Effective dynamics of interfaces for nonlinear SPDEs driven by multiplicative white noise
Shenglan Yuan, Dirk Blömker
TL;DR
This work develops a rigorous reduction framework for nonlinear SPDEs with multiplicative white noise by projecting dynamics onto an approximate slow manifold, yielding a finite-dimensional SDE for the interface parameter $h$ coupled to an infinite-dimensional orthogonal remainder. It proves that the full SPDE is equivalent to the coupled system $(h,v)$ under an invertibility condition on the matrix $A(h,v)$, enabling analysis of metastability and interface motion. The framework is demonstrated on four canonical models—the stochastic damped wave, Allen–Cahn, nonlinear Schrödinger, and Swift–Hohenberg equations—producing reduced dynamics for $h$ that exhibit noise-induced drift, diffusion along the manifold, and long-lived metastable states, with numerical simulations validating the theory.
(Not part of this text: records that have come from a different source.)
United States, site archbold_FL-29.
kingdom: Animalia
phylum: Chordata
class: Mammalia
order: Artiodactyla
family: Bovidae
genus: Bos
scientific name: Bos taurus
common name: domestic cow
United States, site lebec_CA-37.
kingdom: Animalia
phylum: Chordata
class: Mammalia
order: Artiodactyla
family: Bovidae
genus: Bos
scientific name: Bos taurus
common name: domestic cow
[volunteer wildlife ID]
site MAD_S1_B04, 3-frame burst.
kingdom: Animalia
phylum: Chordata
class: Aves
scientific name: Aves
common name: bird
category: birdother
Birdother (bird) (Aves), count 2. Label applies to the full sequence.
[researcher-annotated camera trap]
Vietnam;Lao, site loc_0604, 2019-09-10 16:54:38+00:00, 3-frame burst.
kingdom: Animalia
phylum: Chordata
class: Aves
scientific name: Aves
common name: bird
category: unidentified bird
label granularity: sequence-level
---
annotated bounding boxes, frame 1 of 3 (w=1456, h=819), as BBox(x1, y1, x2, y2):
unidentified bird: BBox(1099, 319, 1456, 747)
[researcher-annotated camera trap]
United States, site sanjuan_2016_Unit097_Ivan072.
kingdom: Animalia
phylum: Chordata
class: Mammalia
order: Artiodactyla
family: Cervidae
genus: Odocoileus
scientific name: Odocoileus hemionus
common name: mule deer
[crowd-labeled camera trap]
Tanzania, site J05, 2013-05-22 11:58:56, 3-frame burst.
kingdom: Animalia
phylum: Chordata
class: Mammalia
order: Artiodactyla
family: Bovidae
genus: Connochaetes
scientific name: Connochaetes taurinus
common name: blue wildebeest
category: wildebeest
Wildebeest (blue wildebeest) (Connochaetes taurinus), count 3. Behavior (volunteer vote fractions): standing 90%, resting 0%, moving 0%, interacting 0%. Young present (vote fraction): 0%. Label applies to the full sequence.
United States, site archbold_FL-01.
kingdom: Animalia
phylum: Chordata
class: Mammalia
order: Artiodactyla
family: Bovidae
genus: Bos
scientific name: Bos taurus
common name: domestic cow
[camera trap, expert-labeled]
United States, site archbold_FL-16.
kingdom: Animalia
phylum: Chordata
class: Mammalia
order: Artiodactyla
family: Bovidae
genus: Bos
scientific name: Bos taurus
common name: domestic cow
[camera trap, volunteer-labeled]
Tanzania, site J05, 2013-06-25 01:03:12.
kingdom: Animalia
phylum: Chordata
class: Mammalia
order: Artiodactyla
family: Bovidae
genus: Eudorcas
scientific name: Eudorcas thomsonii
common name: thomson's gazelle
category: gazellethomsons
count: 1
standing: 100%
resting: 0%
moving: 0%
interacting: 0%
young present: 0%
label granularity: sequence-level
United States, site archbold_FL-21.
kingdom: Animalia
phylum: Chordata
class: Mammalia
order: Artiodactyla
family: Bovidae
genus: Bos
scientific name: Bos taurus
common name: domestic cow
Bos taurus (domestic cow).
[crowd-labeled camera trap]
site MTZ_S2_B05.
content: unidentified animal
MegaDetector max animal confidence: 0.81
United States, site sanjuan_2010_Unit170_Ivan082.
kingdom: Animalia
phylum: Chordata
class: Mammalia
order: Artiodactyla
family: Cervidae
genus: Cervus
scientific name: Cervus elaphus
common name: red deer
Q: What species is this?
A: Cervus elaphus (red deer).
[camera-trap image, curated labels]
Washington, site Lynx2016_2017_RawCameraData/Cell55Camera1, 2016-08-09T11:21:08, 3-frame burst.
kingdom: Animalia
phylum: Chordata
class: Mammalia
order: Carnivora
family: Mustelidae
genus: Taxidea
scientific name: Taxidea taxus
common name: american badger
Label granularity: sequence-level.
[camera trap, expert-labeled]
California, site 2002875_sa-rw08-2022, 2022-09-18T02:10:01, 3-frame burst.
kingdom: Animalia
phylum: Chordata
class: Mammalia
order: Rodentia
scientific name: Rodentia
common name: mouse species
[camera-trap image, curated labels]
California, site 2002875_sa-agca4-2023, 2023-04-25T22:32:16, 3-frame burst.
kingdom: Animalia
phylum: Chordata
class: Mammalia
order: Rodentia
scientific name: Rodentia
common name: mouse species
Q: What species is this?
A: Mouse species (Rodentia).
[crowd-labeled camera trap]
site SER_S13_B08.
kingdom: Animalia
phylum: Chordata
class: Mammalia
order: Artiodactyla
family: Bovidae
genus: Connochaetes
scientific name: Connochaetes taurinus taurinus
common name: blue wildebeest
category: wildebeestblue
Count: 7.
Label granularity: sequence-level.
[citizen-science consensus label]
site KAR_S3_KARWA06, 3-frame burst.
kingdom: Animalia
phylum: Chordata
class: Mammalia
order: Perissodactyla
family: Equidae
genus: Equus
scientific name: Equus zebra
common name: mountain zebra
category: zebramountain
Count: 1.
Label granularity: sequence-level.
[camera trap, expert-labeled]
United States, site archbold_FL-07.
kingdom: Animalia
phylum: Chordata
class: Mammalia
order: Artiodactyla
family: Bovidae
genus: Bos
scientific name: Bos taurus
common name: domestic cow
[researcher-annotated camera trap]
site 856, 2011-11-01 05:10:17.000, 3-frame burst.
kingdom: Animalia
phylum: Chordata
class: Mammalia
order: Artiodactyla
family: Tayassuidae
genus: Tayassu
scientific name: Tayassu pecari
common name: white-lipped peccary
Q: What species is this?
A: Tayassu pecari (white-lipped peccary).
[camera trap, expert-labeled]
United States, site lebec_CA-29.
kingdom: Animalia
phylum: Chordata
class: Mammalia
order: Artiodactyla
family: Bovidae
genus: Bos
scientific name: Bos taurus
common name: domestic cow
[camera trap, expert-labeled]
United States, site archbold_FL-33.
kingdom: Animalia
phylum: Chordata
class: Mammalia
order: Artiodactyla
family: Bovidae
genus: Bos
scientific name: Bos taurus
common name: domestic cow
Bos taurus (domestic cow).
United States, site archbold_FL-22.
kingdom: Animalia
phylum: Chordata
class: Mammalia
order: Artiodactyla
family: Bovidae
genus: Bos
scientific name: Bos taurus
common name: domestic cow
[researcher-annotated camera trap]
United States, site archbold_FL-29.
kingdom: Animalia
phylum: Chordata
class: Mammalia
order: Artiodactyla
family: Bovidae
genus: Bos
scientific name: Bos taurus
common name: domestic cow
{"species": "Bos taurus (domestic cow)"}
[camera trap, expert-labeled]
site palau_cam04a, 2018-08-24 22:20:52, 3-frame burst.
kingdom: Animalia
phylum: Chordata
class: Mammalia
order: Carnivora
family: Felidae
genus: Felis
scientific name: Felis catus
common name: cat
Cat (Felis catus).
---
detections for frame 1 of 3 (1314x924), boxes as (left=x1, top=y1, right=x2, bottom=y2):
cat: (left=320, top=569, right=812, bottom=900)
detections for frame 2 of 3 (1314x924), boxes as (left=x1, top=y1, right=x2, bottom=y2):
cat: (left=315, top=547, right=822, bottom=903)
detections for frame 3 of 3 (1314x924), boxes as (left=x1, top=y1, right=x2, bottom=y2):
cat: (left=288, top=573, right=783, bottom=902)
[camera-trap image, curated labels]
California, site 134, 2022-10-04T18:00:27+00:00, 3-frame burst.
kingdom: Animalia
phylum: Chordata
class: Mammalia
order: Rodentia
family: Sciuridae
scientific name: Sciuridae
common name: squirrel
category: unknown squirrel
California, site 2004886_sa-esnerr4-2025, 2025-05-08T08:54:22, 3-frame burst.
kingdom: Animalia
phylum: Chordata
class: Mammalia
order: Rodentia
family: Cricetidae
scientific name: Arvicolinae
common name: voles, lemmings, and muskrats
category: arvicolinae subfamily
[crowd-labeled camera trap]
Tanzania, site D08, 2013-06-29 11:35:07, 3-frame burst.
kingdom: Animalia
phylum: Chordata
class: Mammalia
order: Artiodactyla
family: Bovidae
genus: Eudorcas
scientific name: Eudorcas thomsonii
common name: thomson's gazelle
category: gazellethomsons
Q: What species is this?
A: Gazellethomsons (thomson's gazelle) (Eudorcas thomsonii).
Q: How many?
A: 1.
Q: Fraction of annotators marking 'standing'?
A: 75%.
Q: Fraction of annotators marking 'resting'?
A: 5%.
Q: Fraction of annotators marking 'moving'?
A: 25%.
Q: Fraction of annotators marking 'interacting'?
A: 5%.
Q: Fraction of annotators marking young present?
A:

By clarifying how multiplicative noise shapes interface evolution, the results provide a practical toolkit for predicting rare events and pattern evolution in driven systems, and they point to future work on colored/non-Gaussian noise, higher-dimensional interfaces, rigorous convergence proofs, and data-driven coarse-graining.
Abstract
In the present work, we investigate the dynamics of the infinite-dimensional stochastic partial differential equation (SPDE) with multiplicative white noise. We derive the effective equation on the approximate slow manifold in detail by utilizing a finite-dimensional stochastic differential equation (SDE) describing the motion of interfaces. In particular, we verify the equivalence between the full SPDE and the coupled system under small stochastic perturbations. Moreover, we apply our results to effective dynamics of stochastic models with multiplicative white noise, illustrated with four examples on the stochastic damped wave equation, the stochastic Allen-Cahn equation, the stochastic nonlinear Schrödinger equation and the stochastic Swift-Hohenberg equation.